In another case of racial bias, a governess was shunted out of the Delhi Golf Club for wearing a Jainsem, a dress worn by the indigenous Khasi women in Meghalaya, the woman said. On Sunday, Tailin Lyngdoh had gone to the Club along with her employer Nivedita Barthakur after they were invited for lunch by a member of the Club. However, 15-20 minutes into the lunch, two Club officials asked Lyngdoh to leave the table and the Club saying the dress (Jainsem) she was wearing was a "maid's uniform" and also allegedly hurled racial abuse at her.
"We were invited for lunch at the Delhi Golf Club. We were all seated and the lunch was almost to be served. Suddenly the Club official came to me and asked me to leave the place," Lyngdoh told IANS.
"I enquired the reason. They told me that the dress (Jainsem) I was wearing was a maid's uniform. They even said that I look like a dustbin," said a visibly upset Lyngdoh, who hails from Meghalaya's Langtor village in Mairaing Civil Sub-Division.

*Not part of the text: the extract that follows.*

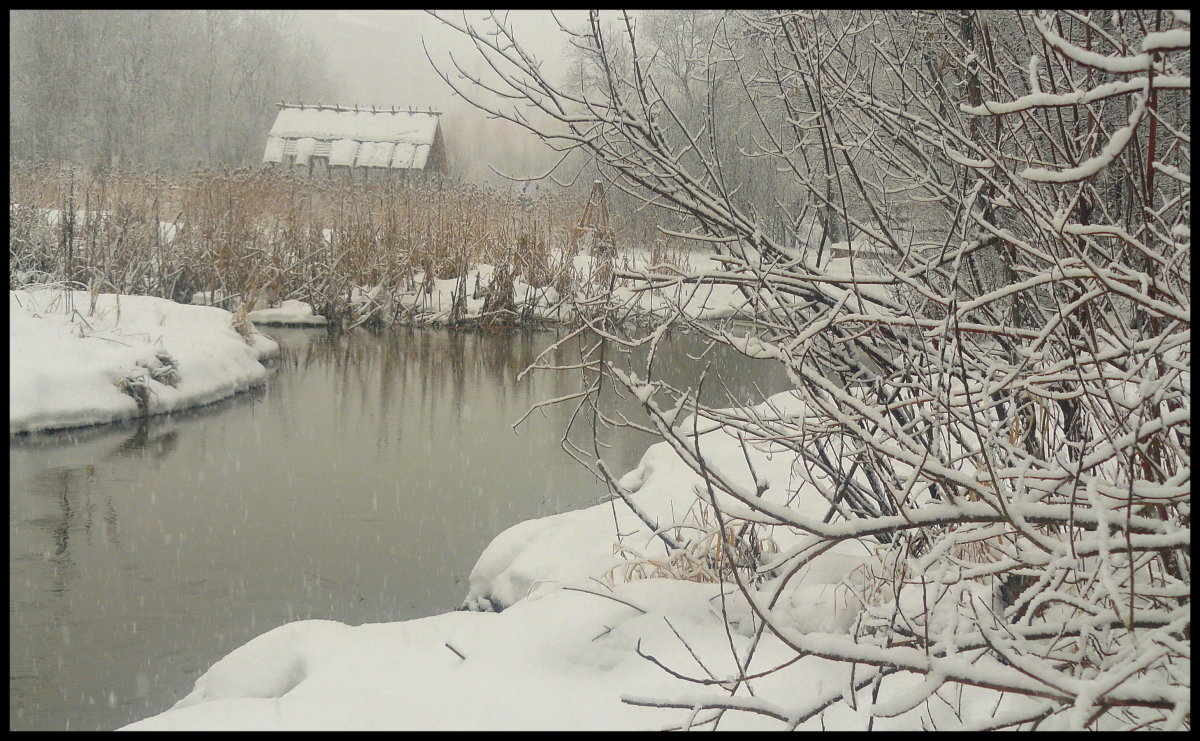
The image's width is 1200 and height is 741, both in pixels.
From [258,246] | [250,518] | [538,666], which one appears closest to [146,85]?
[258,246]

"I have travelled almost all over the world and several parts of India and eaten food in the best hotels and clubs. But no one has hurled abuses on me or commented on my dress."
The Club President, Siddharth Shriram, told IANS that he had no knowledge of the incident and had received no complaint. The Secretary, Rajiv Hora, did not take repeated calls from IANS.

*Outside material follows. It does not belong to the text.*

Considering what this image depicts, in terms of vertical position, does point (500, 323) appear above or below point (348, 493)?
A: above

"The attire comprises of two pieces of fabrics which are either tied or pinned at the shoulders and is worn either below the knee or ankle length. The Jainsem is generally worn with a blouse and a petticoat underneath," said Meghalaya's leading designer Daniel Syiem, who has showcased ethnic apparel in global fashion hubs like New York, London and Rome.
Barthakur, who is an entrepreneur and advisor to the Assam government, told IANS that they had a lunch invitation from her friend.

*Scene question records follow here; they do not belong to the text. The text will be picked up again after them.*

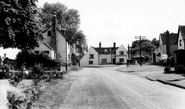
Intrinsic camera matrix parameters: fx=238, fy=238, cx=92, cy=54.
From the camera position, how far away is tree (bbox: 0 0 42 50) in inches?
649

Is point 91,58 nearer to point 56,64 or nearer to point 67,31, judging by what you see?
point 67,31

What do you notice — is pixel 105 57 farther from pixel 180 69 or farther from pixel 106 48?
pixel 180 69

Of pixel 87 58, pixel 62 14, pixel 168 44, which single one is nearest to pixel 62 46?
pixel 62 14

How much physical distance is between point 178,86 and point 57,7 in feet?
204

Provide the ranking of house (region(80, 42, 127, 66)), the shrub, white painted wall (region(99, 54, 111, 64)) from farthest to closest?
white painted wall (region(99, 54, 111, 64))
house (region(80, 42, 127, 66))
the shrub

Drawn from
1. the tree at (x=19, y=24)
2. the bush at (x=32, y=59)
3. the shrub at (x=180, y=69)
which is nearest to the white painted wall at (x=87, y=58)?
the bush at (x=32, y=59)

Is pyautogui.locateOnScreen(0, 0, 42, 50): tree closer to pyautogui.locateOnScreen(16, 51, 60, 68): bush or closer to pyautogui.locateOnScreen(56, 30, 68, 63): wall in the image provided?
pyautogui.locateOnScreen(16, 51, 60, 68): bush

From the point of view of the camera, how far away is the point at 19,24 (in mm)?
18656

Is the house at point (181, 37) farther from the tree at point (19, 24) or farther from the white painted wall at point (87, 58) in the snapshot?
the white painted wall at point (87, 58)

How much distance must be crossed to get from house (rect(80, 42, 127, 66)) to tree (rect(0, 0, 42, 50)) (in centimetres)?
7151

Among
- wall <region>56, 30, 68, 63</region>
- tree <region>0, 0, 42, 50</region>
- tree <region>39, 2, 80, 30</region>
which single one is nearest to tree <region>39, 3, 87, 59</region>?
tree <region>39, 2, 80, 30</region>

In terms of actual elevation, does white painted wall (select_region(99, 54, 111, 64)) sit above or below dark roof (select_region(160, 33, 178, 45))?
below

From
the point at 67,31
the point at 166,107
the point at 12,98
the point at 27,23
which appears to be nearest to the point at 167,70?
the point at 27,23

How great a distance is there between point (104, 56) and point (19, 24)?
79499mm
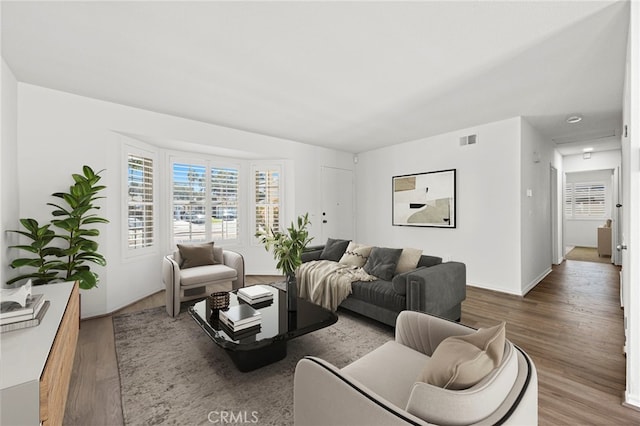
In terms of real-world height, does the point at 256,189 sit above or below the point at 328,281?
above

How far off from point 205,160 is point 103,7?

She said the two Club officials who told Lyngdoh to leave were Ajit Pal and Sumita Thakur.
"We explained to them about the dress... I am appalled that a citizen of India is judged on her dress and treated as a pariah," she said.
"I am astounded over the Delhi Golf Club episode. It was a bitter experience for me and Nivedita and everyone out there. You cannot judge a person by what she wears and call someone a dustbin," Lyngdoh added.
Barthakur said they will take legal action against the Club officials.
"I have started consulting my lawyer. I will also take it up with Kiren Rijiju (Minister of State for Home) and Conrad Sangma (Lok Sabha member from Meghalaya)," she said.
A former Delhi Golf Club President who did not want to be identified by name told IANS: "We do have a strict dress code. Just what happened in this case, I can't say."
The club, in a press release, apologized for the incident and said it "could have been handled in a much better way by the staff member. The management has also ordered disciplinary action.